MANCHESTER, Tenn. (WTVF) — The rising costs that have come from inflation have had a major impact on many families. One woman tells us that also takes a toll on the places that exist to serve others.
"We help feed the people who are hungry," said Fay Jones, executive director of the Good Samaritan Food Bank in Manchester. "There are unfortunately a lot of people who are hungry here in Coffee County."
Some of the food's bought from Second Harvest, some is from donors and businesses.
"Good Samaritan is a Christian organization," Jones said. "God wants us to help our fellow man, and I feel like it's a calling."

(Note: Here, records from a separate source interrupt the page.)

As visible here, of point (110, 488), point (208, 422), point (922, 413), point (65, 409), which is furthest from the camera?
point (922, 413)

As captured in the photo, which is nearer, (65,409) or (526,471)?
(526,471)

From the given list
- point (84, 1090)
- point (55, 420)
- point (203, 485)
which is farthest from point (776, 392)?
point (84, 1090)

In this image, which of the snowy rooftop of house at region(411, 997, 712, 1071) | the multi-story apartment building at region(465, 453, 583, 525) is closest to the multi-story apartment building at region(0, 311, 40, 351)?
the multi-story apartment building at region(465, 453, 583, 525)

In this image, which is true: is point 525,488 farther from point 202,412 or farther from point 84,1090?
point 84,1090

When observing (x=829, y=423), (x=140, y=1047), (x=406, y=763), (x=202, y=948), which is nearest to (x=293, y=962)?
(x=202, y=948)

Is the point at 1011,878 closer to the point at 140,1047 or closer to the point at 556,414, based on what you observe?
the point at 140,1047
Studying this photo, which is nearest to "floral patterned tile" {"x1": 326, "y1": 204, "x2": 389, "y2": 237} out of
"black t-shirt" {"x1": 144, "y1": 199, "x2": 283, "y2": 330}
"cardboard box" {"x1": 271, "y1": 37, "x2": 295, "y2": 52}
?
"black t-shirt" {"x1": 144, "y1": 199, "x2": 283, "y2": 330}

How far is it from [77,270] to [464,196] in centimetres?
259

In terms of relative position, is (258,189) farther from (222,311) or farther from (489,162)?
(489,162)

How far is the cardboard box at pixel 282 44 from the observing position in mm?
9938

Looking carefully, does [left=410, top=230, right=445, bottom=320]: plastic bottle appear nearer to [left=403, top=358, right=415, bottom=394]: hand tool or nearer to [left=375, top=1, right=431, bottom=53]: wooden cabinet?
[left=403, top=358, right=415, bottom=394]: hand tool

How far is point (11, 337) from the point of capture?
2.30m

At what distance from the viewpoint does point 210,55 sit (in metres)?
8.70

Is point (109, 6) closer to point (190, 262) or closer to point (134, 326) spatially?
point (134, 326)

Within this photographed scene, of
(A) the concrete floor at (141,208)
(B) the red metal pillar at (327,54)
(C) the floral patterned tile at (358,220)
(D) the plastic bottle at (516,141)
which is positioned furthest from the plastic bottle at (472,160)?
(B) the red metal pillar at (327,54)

Jones said the little orange building that holds Good Samaritan serves about 750 families every month. She said they're seeing a major increase in demand.
"We have almost twenty new families come to us a month, and that's a lot more people," she said. "When COVID hit, the need for our help just rose exponentially. So many people have lost their jobs."
Inflation is also putting people in harder circumstances.
"The demand on all this different food is tremendous," said Jones. "There's a lot of people in this county who need help, and they're your neighbors."
Jones is hoping to see more money donated.
"We have better buying power for the dollar than the average citizen does, because we can buy without tax, and we can buy in bulk," she said.
As for specific items, Jones is looking for donations of essentials that can't be bought with food stamps in Tennessee. That includes soap, shampoo, and toilet paper.
"My dream is that one day, we roll up our big garage door and get ready to open and not one car shows up because there's no more hunger in Coffee County," Jones said. "That's my dream."